Yes, the lowly cod, so commonly used for fish and chips, is actually filled with nutrients that protect the heart and ward off cancer. Now, of course I’ll have to burst your bubble by reminding you that the fried version is not so healthy because of the added trans fat…but it can be just as delicious baked! Pair this simple recipe with some cooked leafy greens and you’ve got yourself one super-fueled week night dinner.


Fun Facts About Cod

  •  Cape Cod, Massachusetts was once an excellent location to fish for cod. Hence, it was named after the fish.
  •  Cod is great for those counting calories! One serving of cod contains only 119 calories, yet has over 50 percent of your    recommended dietary intake of protein.
  •  Cod is an excellent source of tryptophan, potassium, selenium and phosphorus, as well as B vitamins and omega-3 fatty  acids.


Omega-3 Fatty Acids

One of the most important nutrients in cod is the omega-3 fatty acids, which are linked to heart health. According to Harvard, the earliest studies of omega-3 fatty acids found in fish confirmed that people who ate high levels of seafood had very low rates of death from chronic heart disease [I]. Omega-3 fatty acids are continuously being used to lower cholesterol levels, improve heart rhythm, prevent blood clots and reduce heart attack risk. Omega-3s also appears to help babies with their neurological development, and may help protect against colon cancer.

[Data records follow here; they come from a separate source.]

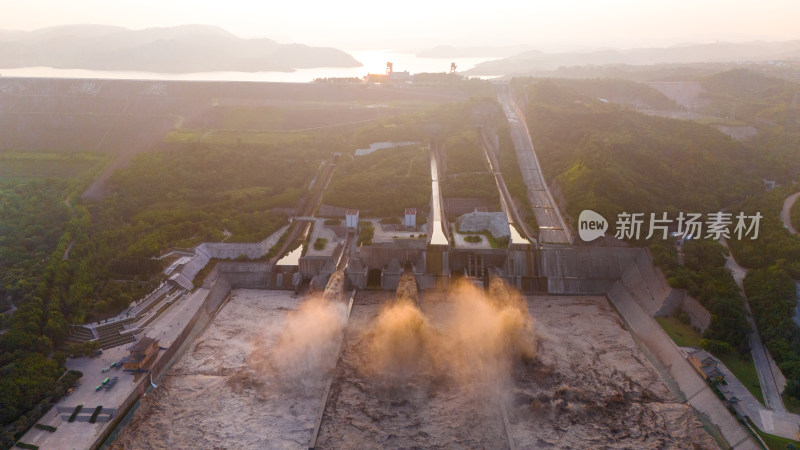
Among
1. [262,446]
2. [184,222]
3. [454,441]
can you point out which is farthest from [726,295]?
[184,222]

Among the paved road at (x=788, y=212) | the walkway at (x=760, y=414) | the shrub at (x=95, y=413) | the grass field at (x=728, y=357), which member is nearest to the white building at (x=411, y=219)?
the grass field at (x=728, y=357)

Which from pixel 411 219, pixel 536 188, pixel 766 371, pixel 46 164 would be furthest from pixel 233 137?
pixel 766 371

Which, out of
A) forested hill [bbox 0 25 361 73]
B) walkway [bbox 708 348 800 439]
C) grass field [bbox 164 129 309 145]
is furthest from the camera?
forested hill [bbox 0 25 361 73]

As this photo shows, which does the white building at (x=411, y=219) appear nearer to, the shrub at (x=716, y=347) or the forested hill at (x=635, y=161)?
the forested hill at (x=635, y=161)

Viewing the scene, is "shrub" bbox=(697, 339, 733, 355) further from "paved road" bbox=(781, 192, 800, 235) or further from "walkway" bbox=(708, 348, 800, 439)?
"paved road" bbox=(781, 192, 800, 235)

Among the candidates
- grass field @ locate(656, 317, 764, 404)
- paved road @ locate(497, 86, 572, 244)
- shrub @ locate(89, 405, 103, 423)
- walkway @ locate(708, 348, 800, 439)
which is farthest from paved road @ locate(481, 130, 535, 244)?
shrub @ locate(89, 405, 103, 423)

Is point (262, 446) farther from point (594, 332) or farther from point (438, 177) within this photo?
point (438, 177)
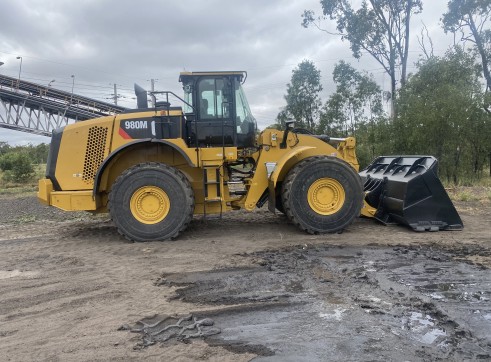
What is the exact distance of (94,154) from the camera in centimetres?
728

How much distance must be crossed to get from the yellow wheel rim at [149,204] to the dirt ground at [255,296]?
19.2 inches

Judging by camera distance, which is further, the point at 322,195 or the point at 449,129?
the point at 449,129

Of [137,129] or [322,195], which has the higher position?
[137,129]

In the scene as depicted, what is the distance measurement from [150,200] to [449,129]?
44.8 ft

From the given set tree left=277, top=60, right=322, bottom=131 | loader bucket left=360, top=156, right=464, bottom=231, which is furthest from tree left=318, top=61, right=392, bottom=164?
loader bucket left=360, top=156, right=464, bottom=231

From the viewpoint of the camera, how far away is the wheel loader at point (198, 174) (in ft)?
23.0

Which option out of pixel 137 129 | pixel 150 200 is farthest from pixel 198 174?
pixel 137 129

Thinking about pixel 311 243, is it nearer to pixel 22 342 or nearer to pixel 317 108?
pixel 22 342

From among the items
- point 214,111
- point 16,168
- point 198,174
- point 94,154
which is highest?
point 214,111

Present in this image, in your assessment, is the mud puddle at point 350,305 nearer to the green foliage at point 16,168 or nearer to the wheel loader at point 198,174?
the wheel loader at point 198,174

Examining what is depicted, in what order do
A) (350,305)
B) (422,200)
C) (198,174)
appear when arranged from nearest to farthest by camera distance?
(350,305) < (422,200) < (198,174)

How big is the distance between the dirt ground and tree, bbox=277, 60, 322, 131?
2228 cm

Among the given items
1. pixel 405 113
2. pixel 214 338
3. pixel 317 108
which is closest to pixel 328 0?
pixel 317 108

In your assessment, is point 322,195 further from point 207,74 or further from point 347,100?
point 347,100
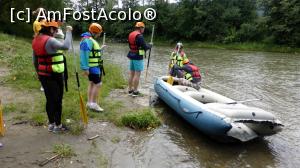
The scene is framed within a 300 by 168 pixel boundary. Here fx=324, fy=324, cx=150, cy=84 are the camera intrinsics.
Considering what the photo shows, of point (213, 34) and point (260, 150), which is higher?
point (213, 34)

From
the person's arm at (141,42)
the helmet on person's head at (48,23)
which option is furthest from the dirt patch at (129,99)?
the helmet on person's head at (48,23)

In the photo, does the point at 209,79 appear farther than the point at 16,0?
No

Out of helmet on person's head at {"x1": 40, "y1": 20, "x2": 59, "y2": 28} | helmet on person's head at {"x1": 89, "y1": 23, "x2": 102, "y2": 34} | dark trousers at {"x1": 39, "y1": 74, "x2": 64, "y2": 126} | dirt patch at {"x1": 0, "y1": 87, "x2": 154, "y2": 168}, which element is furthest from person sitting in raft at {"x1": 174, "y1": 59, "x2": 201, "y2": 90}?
helmet on person's head at {"x1": 40, "y1": 20, "x2": 59, "y2": 28}

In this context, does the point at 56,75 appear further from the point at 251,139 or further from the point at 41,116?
the point at 251,139

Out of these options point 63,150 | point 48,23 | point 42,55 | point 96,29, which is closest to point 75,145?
point 63,150

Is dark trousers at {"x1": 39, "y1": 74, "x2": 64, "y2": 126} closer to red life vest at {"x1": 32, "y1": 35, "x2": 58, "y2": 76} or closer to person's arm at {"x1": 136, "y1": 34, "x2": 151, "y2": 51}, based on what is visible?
red life vest at {"x1": 32, "y1": 35, "x2": 58, "y2": 76}

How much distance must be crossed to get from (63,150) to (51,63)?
1122 mm

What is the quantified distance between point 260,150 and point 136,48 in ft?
10.7

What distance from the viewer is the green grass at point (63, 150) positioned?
12.6 ft

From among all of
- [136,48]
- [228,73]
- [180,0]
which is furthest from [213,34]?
[136,48]

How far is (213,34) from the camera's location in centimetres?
3494

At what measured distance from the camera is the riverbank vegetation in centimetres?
2622

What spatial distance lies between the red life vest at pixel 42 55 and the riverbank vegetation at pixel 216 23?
737 inches

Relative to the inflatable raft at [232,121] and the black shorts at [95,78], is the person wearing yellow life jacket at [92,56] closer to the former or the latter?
the black shorts at [95,78]
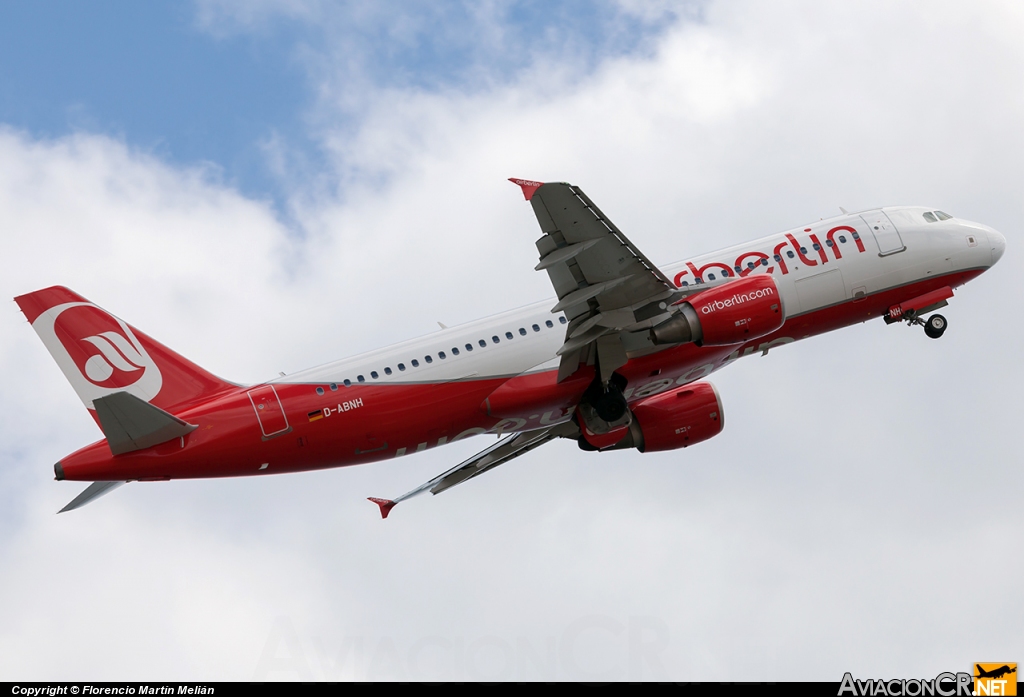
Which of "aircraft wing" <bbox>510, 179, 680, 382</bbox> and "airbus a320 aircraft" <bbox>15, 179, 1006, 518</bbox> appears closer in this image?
"aircraft wing" <bbox>510, 179, 680, 382</bbox>

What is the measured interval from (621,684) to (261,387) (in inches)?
504

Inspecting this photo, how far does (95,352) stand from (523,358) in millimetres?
12147

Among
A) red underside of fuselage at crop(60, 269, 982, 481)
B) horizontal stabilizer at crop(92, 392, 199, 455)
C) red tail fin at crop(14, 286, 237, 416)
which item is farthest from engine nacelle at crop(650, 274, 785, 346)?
horizontal stabilizer at crop(92, 392, 199, 455)

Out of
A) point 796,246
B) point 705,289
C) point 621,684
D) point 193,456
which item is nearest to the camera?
point 621,684

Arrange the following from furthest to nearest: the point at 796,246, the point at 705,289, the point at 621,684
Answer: the point at 796,246
the point at 705,289
the point at 621,684

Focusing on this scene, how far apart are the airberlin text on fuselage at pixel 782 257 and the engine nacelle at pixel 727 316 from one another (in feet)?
7.01

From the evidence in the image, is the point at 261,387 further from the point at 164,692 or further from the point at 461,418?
the point at 164,692

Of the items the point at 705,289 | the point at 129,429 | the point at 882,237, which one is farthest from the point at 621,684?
the point at 882,237

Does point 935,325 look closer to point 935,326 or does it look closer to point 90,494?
point 935,326

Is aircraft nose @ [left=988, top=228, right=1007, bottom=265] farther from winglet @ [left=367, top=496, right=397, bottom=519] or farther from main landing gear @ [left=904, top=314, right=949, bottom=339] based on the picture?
winglet @ [left=367, top=496, right=397, bottom=519]

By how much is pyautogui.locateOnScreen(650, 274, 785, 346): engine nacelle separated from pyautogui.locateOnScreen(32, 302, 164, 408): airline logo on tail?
48.5 ft

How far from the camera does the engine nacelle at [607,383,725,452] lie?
35.6m

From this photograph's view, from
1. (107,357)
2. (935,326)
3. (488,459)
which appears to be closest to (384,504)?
(488,459)

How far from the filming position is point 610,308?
29.9 meters
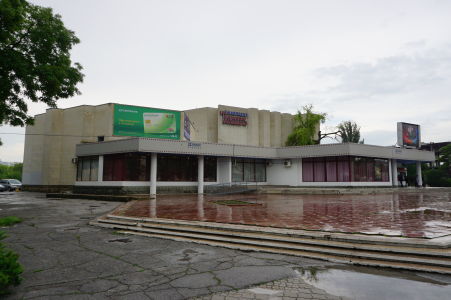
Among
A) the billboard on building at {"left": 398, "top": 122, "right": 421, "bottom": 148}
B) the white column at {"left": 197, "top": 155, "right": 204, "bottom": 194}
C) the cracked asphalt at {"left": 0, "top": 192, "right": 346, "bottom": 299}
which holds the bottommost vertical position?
the cracked asphalt at {"left": 0, "top": 192, "right": 346, "bottom": 299}

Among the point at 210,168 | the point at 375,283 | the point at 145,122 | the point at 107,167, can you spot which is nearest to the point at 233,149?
the point at 210,168

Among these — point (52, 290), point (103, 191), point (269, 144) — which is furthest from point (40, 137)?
point (52, 290)

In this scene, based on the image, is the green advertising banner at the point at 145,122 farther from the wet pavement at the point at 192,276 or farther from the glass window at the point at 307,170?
the wet pavement at the point at 192,276

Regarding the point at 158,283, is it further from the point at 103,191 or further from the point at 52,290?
the point at 103,191

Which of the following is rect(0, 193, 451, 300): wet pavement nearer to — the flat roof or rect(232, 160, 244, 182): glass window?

If that were not reason enough to add cod to your diet, it has also been linked to a lowered risk of leukemia, multiple myeloma, kidney cancer, Alzheimer’s disease and macular degeneration. It is believed to help control and even prevent high blood pressure [III]. The selenium in cod has strong anti-inflammatory properties, and may help to control inflammatory conditions like asthma, arthritis and migraines. Cod also contains tryptophan, which is used to make seratonin, the mood-stabilizing hormone that helps you get a good night’s sleep.


Do Yourself A Favor!

So, just to clarify, by eating a serving of cod one to two times a week, you can help to prevent cancer, strengthen your heart, keep your wits about you, and even protect your vision! Why wouldn’t you want to add this superfood to your diet?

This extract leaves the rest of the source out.